PANTAUBALI.COM, TABANAN – Kejaksaan Negeri (Kejari) Tabanan berhasil melelang 60 unit barang bukti (BB) dari perkara tindak pidana ringan (Tipiring) yang telah berkekuatan hukum tetap.
Barang bukti berupa kendaraan bermotor roda dua tersebut terjual dengan total nilai pelelangan mencapai Rp21 juta. Seluruh hasil penjualan telah disetorkan ke kas negara sebagai Penerimaan Negara Bukan Pajak (PNBP).
Kepala Seksi Pengelolaan Barang Bukti dan Barang Rampasan (PB3R) Kejari Tabanan, Lenny Marta Baringbing, menjelaskan, barang bukti yang dilelang merupakan hasil dari putusan verstek—yakni perkara pelanggaran lalu lintas yang disidangkan tanpa kehadiran terdakwa.

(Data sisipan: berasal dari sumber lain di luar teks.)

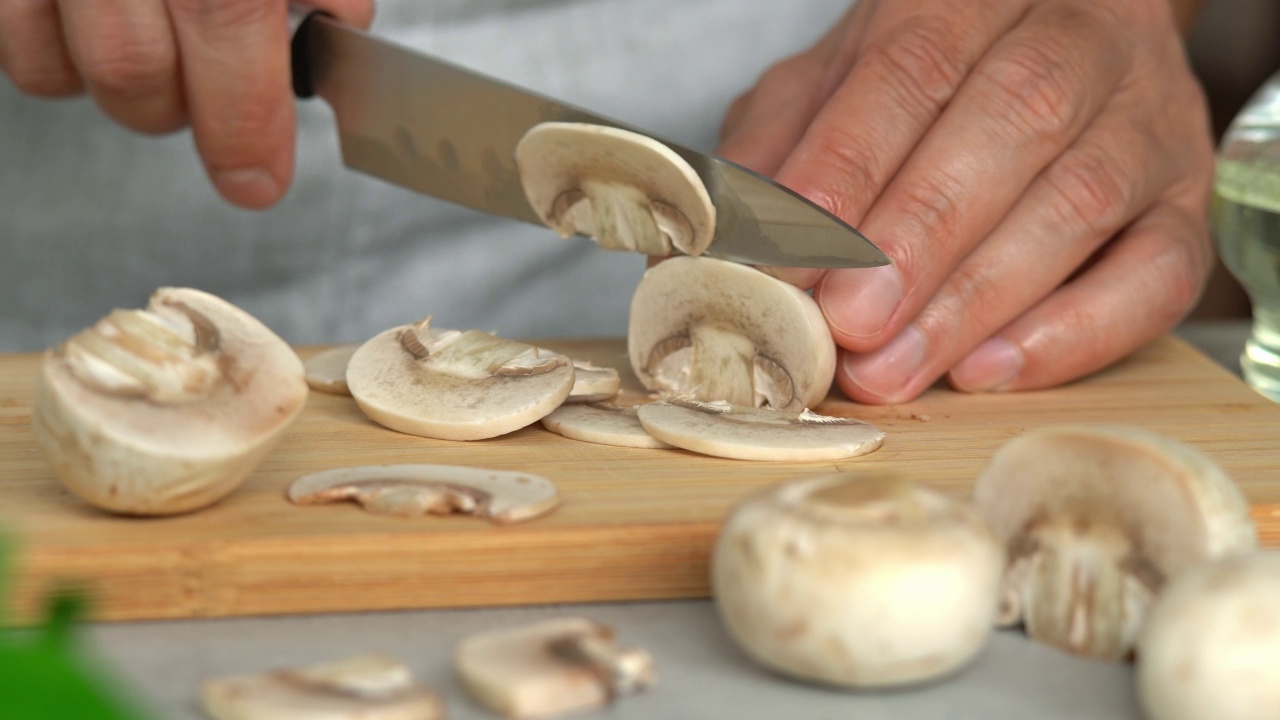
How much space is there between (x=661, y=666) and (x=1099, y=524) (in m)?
0.40

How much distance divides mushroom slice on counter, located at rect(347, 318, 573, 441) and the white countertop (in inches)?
13.7

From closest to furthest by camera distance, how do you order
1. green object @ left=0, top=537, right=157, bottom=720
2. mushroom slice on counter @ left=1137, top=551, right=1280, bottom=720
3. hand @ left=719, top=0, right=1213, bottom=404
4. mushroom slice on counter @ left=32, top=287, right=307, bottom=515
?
green object @ left=0, top=537, right=157, bottom=720
mushroom slice on counter @ left=1137, top=551, right=1280, bottom=720
mushroom slice on counter @ left=32, top=287, right=307, bottom=515
hand @ left=719, top=0, right=1213, bottom=404

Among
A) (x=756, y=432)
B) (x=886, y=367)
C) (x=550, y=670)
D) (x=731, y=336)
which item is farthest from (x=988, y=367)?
(x=550, y=670)

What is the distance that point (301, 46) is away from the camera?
2.05 meters

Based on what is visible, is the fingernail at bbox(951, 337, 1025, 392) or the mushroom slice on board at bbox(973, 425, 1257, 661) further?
the fingernail at bbox(951, 337, 1025, 392)

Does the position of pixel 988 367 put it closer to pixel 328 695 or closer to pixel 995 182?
pixel 995 182

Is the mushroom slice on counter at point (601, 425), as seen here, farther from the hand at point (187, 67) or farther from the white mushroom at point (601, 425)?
the hand at point (187, 67)

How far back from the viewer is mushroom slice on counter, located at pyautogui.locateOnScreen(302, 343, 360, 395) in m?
1.76

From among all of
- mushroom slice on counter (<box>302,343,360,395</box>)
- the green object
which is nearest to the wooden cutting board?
mushroom slice on counter (<box>302,343,360,395</box>)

Semua barang bukti tersebut berstatus sebagai tunggakan karena tidak ditemukan pemiliknya.
“Barang bukti ini tidak diambil sejak tahun 2018 hingga 2022, dengan total keseluruhan 60 unit kendaraan bermotor,” jelasnya pada Rabu (16/4/2025).
Sebelum proses pelelangan dilakukan, Kejari Tabanan sempat mengumumkan keberadaan barang bukti verstek tersebut sebanyak tiga kali berturut-turut di kantor kecamatan setempat, dengan rentang waktu selama 30 hari. Saat itu, total barang bukti yang diumumkan berjumlah 61 unit motor.

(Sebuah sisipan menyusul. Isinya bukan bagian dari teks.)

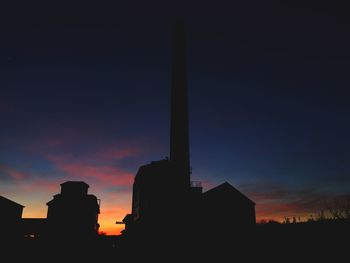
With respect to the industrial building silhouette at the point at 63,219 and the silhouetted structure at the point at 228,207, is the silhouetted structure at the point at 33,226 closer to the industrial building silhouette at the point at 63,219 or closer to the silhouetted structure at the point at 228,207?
the industrial building silhouette at the point at 63,219

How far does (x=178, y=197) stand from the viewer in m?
28.0

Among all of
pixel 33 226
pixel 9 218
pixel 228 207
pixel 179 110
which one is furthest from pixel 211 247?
pixel 9 218

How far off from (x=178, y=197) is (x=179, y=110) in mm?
9185

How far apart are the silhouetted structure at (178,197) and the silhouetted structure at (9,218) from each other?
15169mm

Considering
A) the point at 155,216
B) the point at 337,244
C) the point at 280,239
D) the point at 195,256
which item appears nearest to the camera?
the point at 337,244

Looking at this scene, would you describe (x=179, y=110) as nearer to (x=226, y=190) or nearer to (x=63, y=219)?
(x=226, y=190)

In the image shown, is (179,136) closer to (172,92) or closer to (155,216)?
(172,92)

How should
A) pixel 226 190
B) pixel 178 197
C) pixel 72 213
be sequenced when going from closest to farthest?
1. pixel 178 197
2. pixel 226 190
3. pixel 72 213

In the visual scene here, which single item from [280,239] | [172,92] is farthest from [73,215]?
[280,239]

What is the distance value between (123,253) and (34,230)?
57.7ft

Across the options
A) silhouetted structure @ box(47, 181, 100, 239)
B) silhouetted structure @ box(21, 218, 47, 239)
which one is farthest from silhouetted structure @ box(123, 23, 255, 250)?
silhouetted structure @ box(21, 218, 47, 239)

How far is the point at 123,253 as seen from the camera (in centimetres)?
2481

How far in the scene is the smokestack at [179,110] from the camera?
28703 millimetres

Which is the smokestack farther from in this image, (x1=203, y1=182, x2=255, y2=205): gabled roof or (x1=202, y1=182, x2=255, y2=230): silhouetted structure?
(x1=202, y1=182, x2=255, y2=230): silhouetted structure
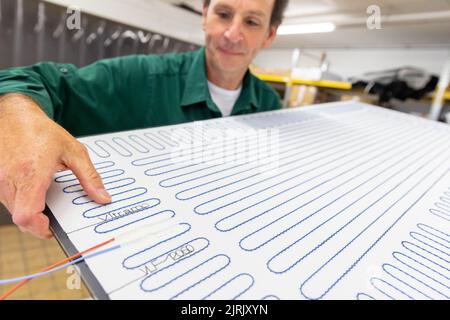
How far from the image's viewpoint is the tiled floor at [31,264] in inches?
39.4

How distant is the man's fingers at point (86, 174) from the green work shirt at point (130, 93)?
0.38 meters

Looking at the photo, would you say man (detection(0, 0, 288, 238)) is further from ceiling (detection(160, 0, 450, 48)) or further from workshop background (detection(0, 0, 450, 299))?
ceiling (detection(160, 0, 450, 48))

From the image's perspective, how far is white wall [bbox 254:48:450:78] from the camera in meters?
2.54

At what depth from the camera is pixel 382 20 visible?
6.35ft

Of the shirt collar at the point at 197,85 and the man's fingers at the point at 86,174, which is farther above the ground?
the shirt collar at the point at 197,85

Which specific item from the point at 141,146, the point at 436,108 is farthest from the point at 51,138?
the point at 436,108

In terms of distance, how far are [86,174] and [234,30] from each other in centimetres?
67

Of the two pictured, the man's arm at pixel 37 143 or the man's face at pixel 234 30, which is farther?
the man's face at pixel 234 30

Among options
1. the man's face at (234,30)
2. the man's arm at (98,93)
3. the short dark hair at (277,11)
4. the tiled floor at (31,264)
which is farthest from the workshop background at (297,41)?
the short dark hair at (277,11)

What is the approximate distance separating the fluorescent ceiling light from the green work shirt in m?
1.72

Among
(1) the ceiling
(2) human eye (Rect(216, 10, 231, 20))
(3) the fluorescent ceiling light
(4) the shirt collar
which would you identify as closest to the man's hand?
(4) the shirt collar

“Dari 61 unit tersebut, hanya satu yang diambil oleh pemiliknya. Sisanya, sebanyak 60 unit, masih menjadi tunggakan. Kami kemudian berkoordinasi dengan Pengadilan Negeri Tabanan,” lanjut Lenny.
Setelah itu, Ketua Pengadilan Negeri Tabanan menerbitkan surat keputusan Nomor 1/Pen.Pid/2024/PN Tab. yang menetapkan status barang verstek pelanggar lalu lintas menjadi barang temuan.
Dengan adanya penetapan tersebut, Kejari Tabanan melanjutkan prosesnya dengan mengajukan permohonan penilaian teknis kendaraan ke Dinas Perhubungan Kabupaten Tabanan, serta permohonan taksiran nilai barang temuan kepada Dinas Perdagangan dan Perindustrian Kabupaten Tabanan.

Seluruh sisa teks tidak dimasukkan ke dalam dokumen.